To give Van Doren and her ghostwriter credit, the Viet Nam segments aren't the only poignant passages in the book. Van Doren has melancholy, achingly sad encounters with rivals Monroe and Mansfield while both were deep into the boozy downward spirals that would consume the final years (decades?) of their life. Yet even these passages are tainted with self-interest. Throughout the book, Van Doren's overarching argument seems to be "Sure, I never made any great films or made that much of a mark on pop culture, but at least I'm not dead or addicted to smack". Yet Monroe and Mansfield are timeless legends; Van Doren's shelf life, if not her actual life, ended long ago. Van Doren lived long enough to become a ghoulish caricature of her younger self

Just when it seemed like I couldn't dislike the authoress any more, she reinvents herself as a Republican fundraiser for the infamous Committee to Reelect the President (who could have guessed that an organization with such a wholesome acronym could be involved in shenanigans?). She goes on a date with Henry "Denture Breath" Kissinger and is sexually propositioned by Spiro Agnew through a shadowy operative who promises to compensate her financially if she agrees to give the creepy Veep the old Hong Kong Handshake. Who could resist such an offer? Van Doren, that's who. What kind of a girl does he think she is? Van Doren didn't make history; she fucked history. Or at least she regretfully rebuffed history's heavy-breathing advances. It turns out history is one horny motherfucker and has a thing for blondes and boobs.

During her Republican cheerleader phase, Van Doren becomes the unwitting trophy wife of a wealthy businessman who insists they wait until after their wedding to consummate their relationship. After the blessed nuptials, Van Doren is horrified to find that her latest creepy husband is "rotund", something he apparently hid from her during their courtship, by, I dunno, insisting she be blind-folded during all their dates? Or maybe wearing a super-girdle designed by NASA? Needless to say, this marriage didn't last long either.

Ah, but what about Van Doren's career?

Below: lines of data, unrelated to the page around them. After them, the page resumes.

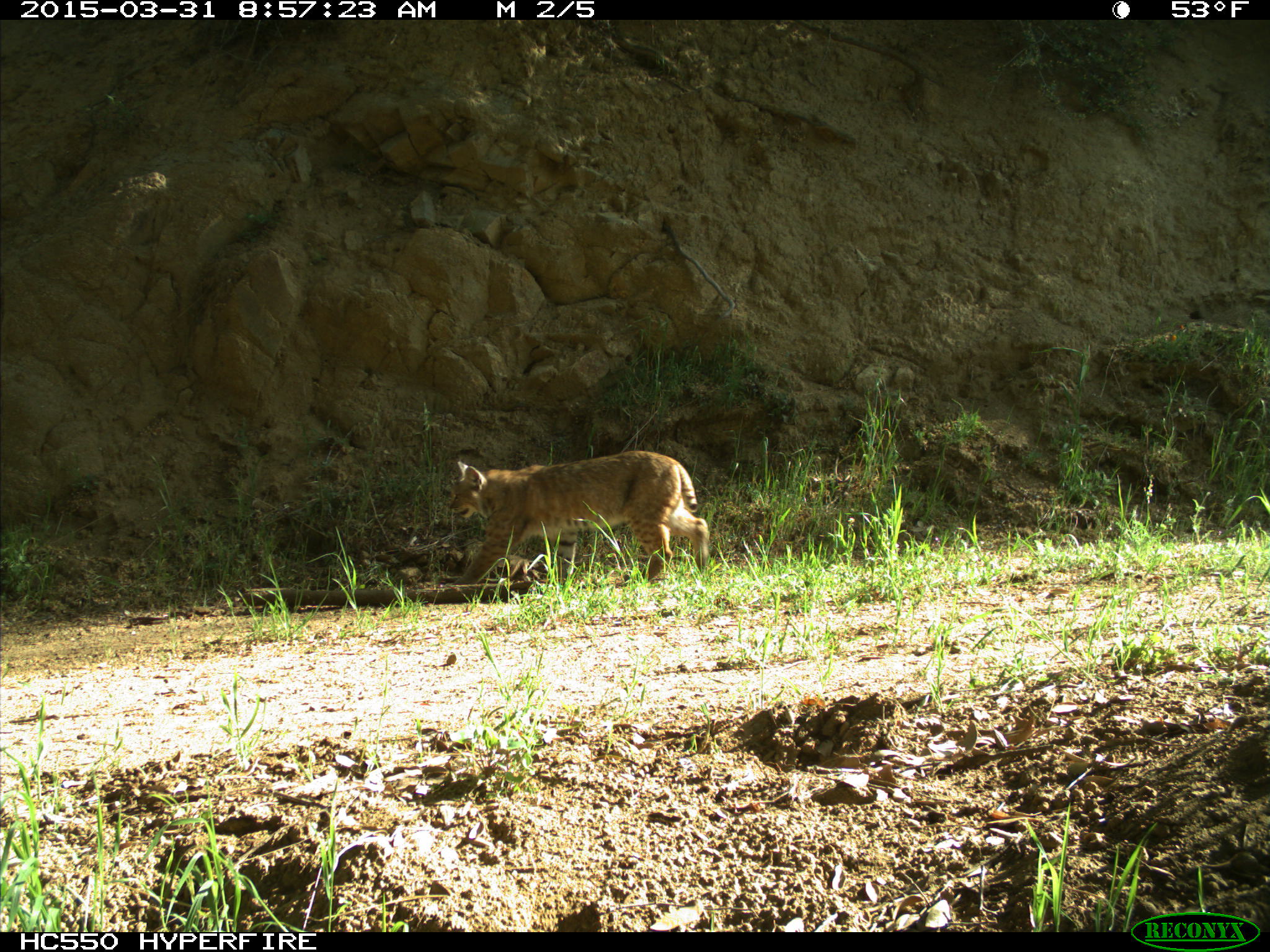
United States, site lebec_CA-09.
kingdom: Animalia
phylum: Chordata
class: Mammalia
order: Carnivora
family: Felidae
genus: Lynx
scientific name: Lynx rufus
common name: bobcat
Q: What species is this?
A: Lynx rufus (bobcat).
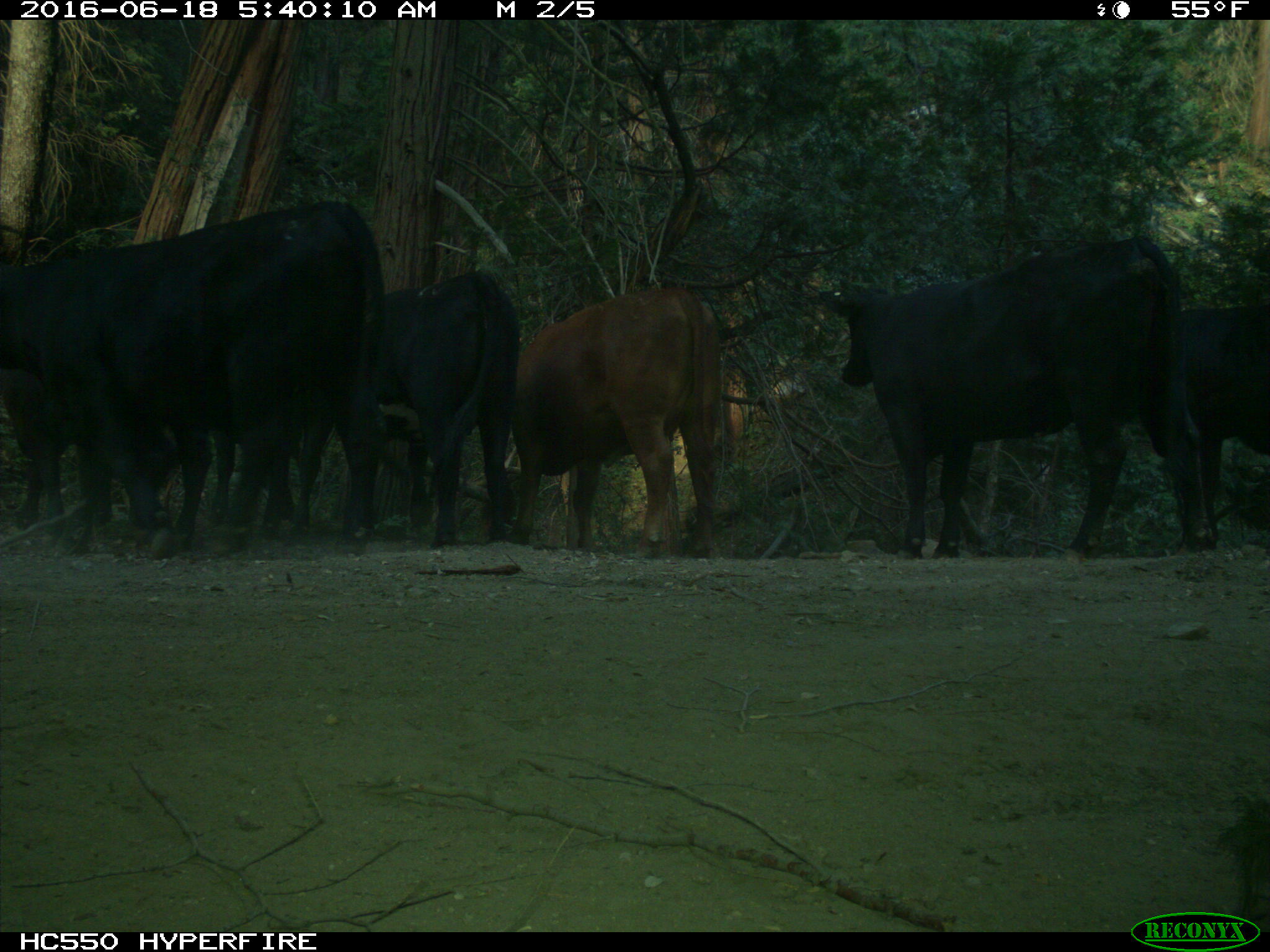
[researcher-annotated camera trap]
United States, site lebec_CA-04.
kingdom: Animalia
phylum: Chordata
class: Mammalia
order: Artiodactyla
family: Bovidae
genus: Bos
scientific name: Bos taurus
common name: domestic cow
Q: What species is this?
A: Bos taurus (domestic cow).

To that I can only say, who the hell cares? Even her liaisons with the rich and legendary are depressingly anti-climactic. During a section devoted to her acid-fueled fuckfest with Steve McQueen I found myself thinking, "Wow, I had no idea having sex with Steve McQueen while high on acid could be so boring."

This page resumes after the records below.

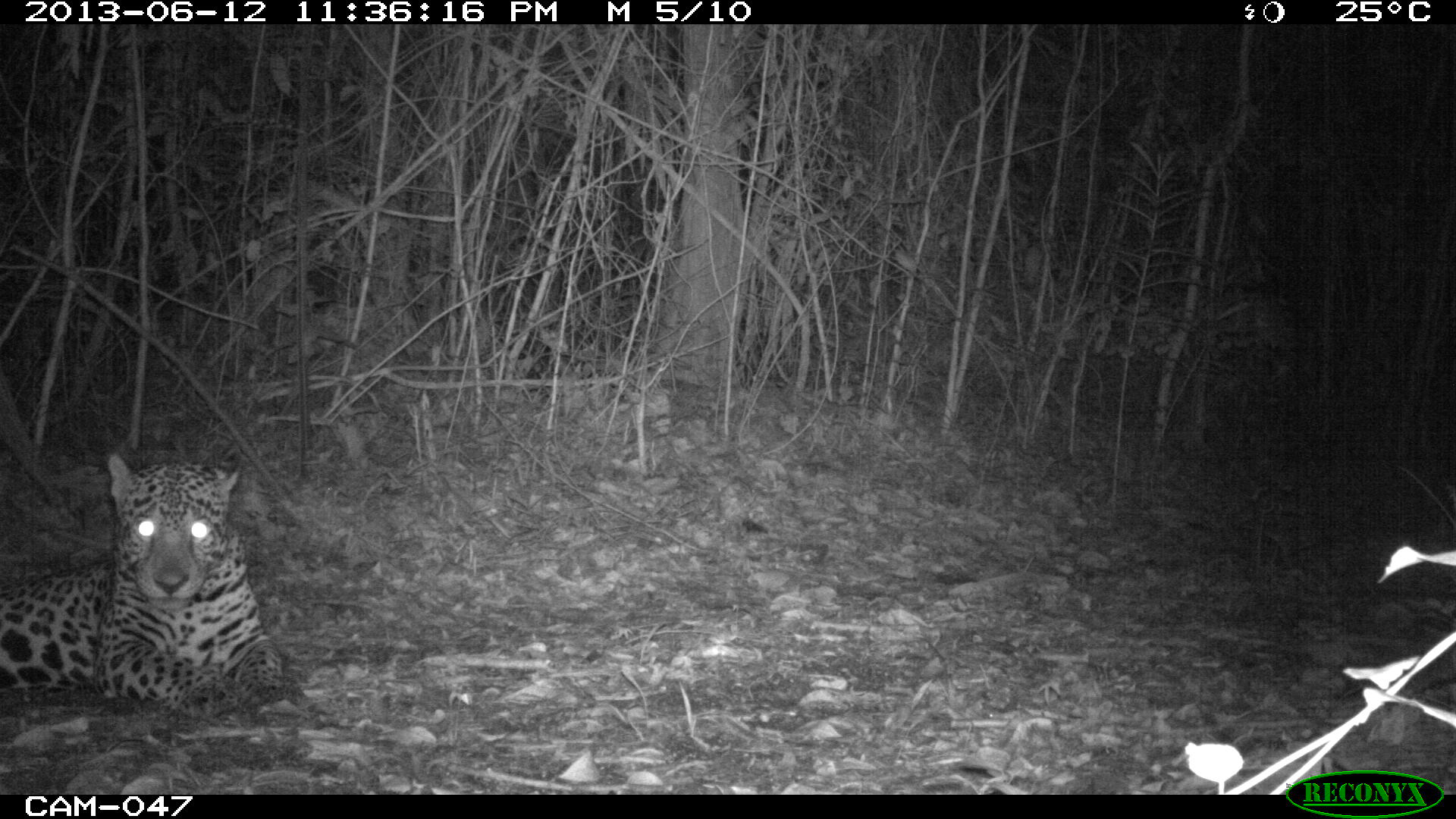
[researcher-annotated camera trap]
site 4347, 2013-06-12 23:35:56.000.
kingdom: Animalia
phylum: Chordata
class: Mammalia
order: Carnivora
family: Felidae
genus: Panthera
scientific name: Panthera onca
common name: jaguar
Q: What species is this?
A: Panthera onca (jaguar).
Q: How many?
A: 1.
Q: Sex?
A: Male.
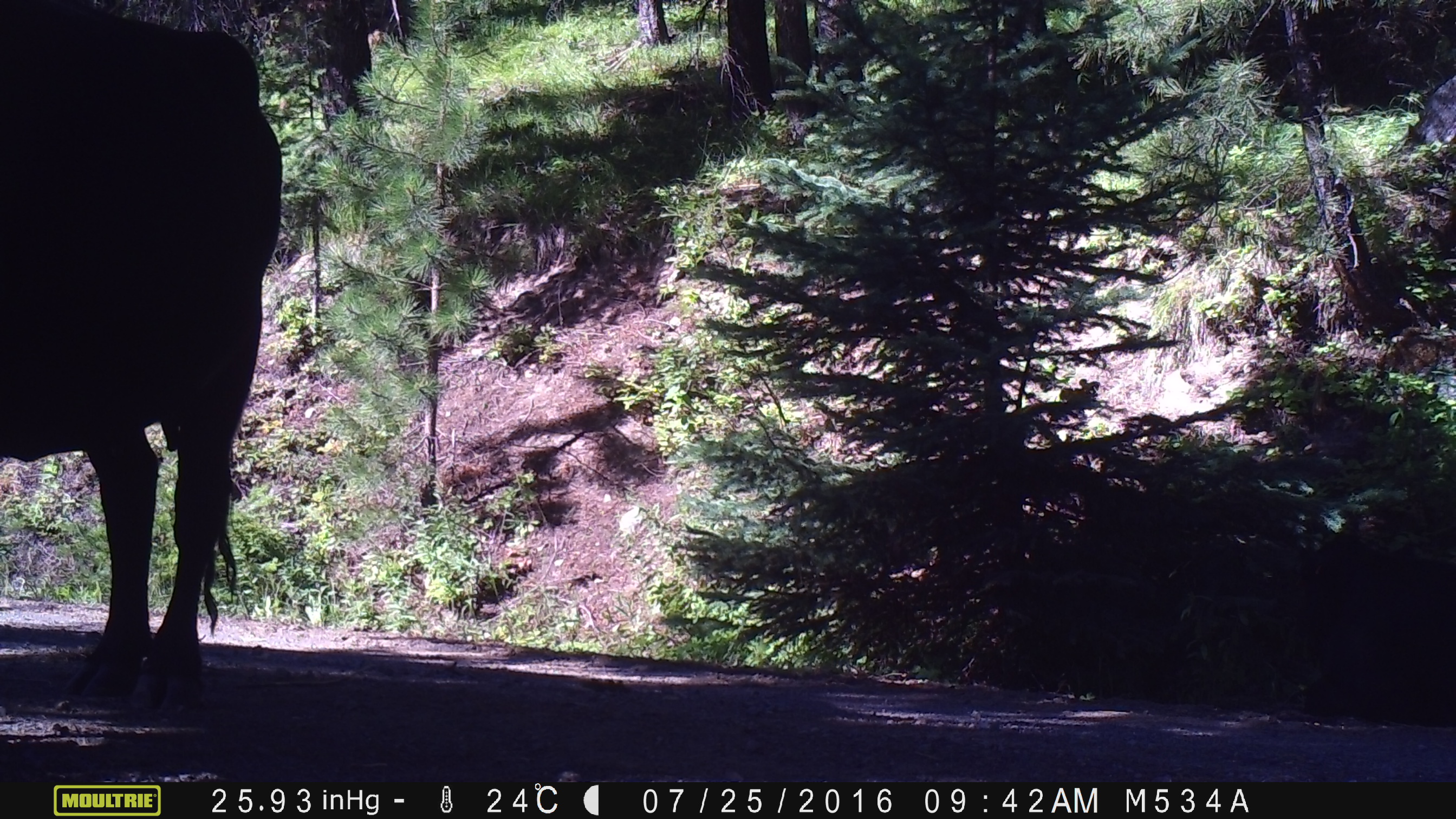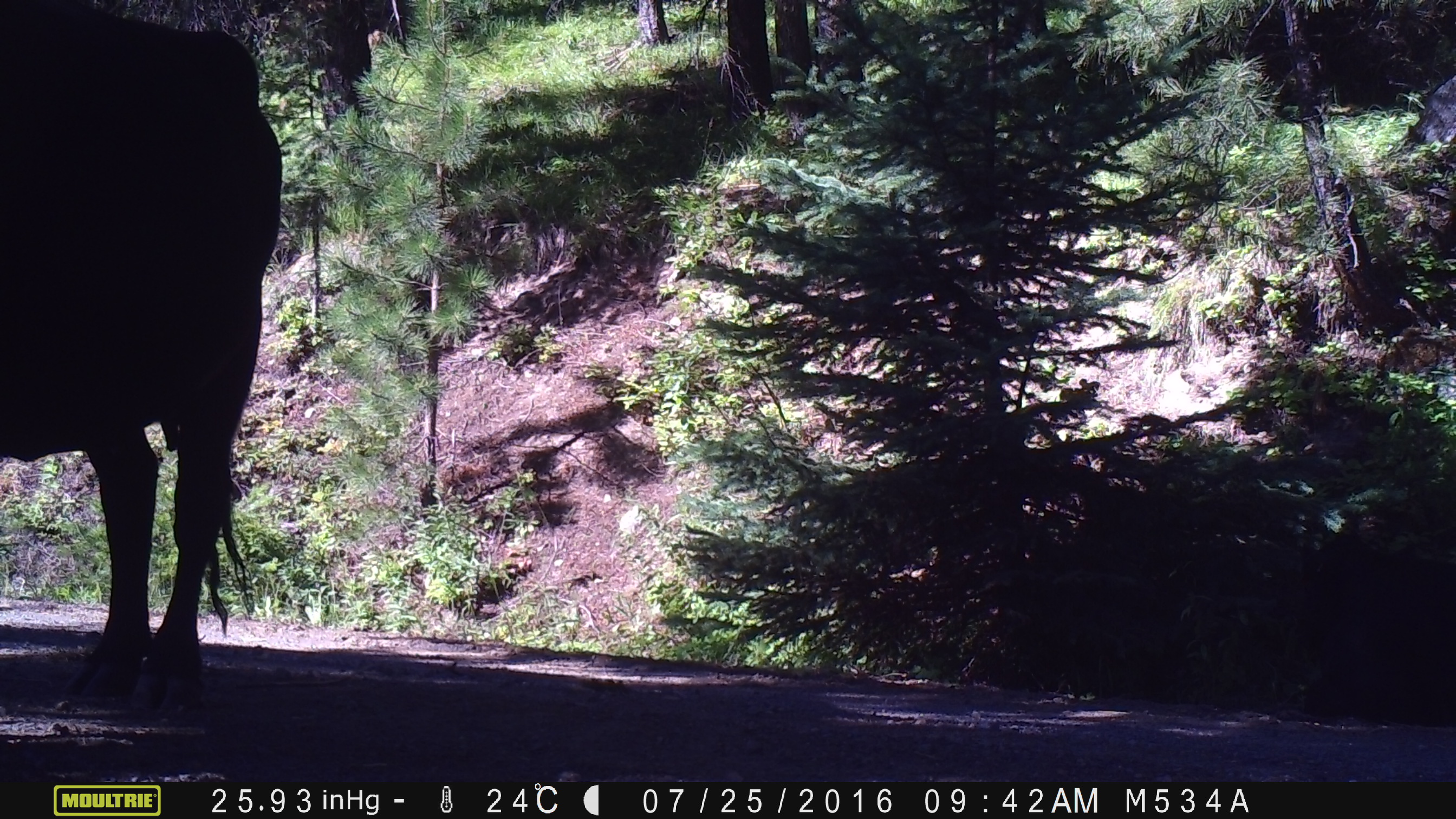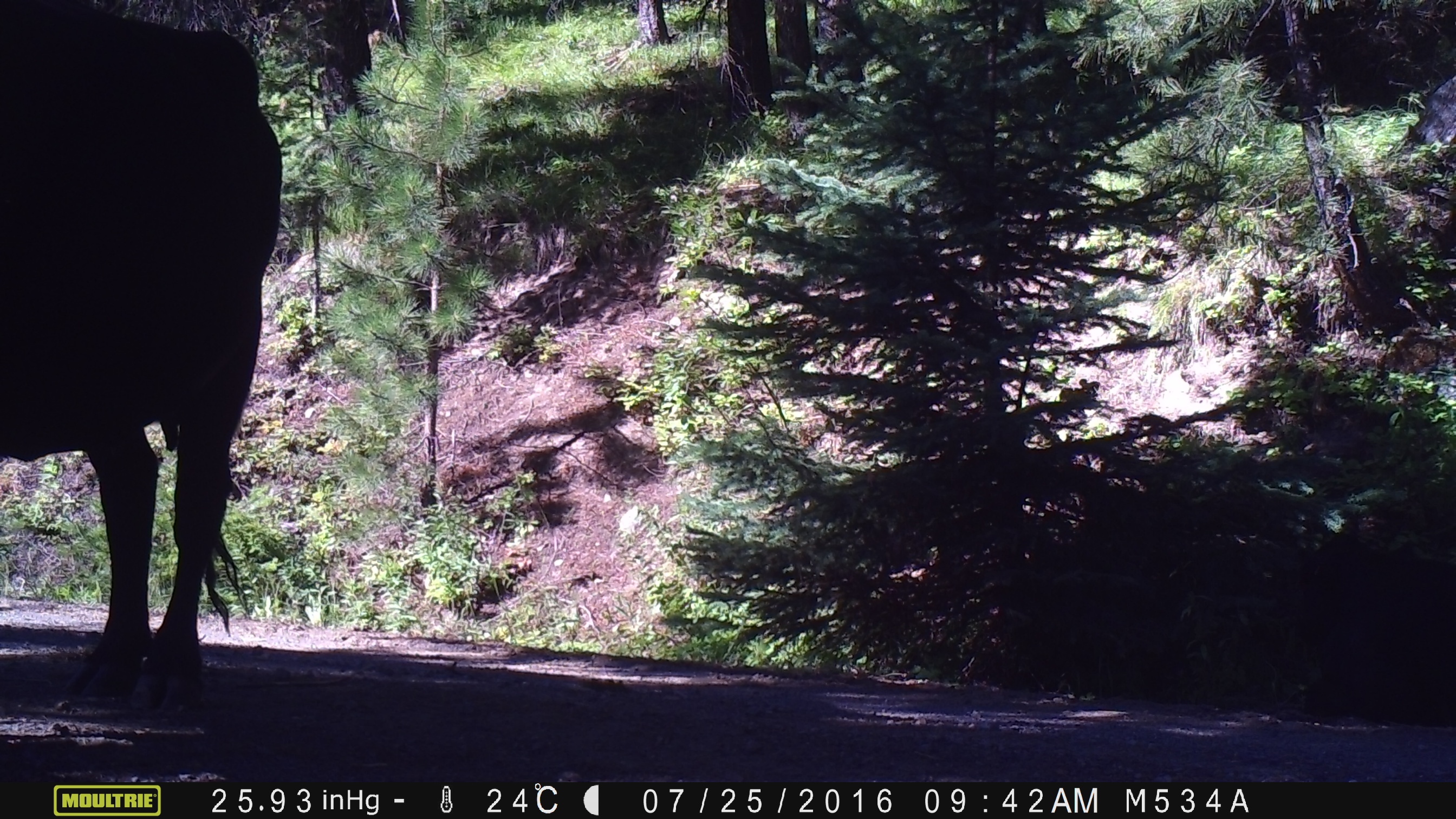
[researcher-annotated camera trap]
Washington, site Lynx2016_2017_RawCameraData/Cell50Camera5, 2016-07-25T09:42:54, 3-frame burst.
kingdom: Animalia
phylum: Chordata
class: Mammalia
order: Artiodactyla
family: Bovidae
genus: Bos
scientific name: Bos taurus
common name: domestic cattle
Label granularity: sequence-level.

Van Doren's non-fling with Beatty is a lot more entertaining. As was/is his custom, Beatty pursued the chaste and virtuous authoress doggedly, talking a big game about how his trouser snake is alternately like the neck on a giraffe, a baby's arm or a large human penis. Van Doren wasn't interested but when Beatty called one afternoon to tell her that he was sunning himself and had a big old erection with her name on it, she prankishly sent a buxom, all-too-eager friend to fuck Beatty on her behalf. Ah, Hollywood. A deep, spiritual, soulful place filled with deep, spiritual soulful people making deep, spiritual, soulful connections. Both parties were all too willing, and in a heartwarming twist, Warren Beatty totally got to have casual sex with a random skank. He never did get to make deep, spiritual, soulful love to Van Doren, however. Consequently his life can only be deemed a failure.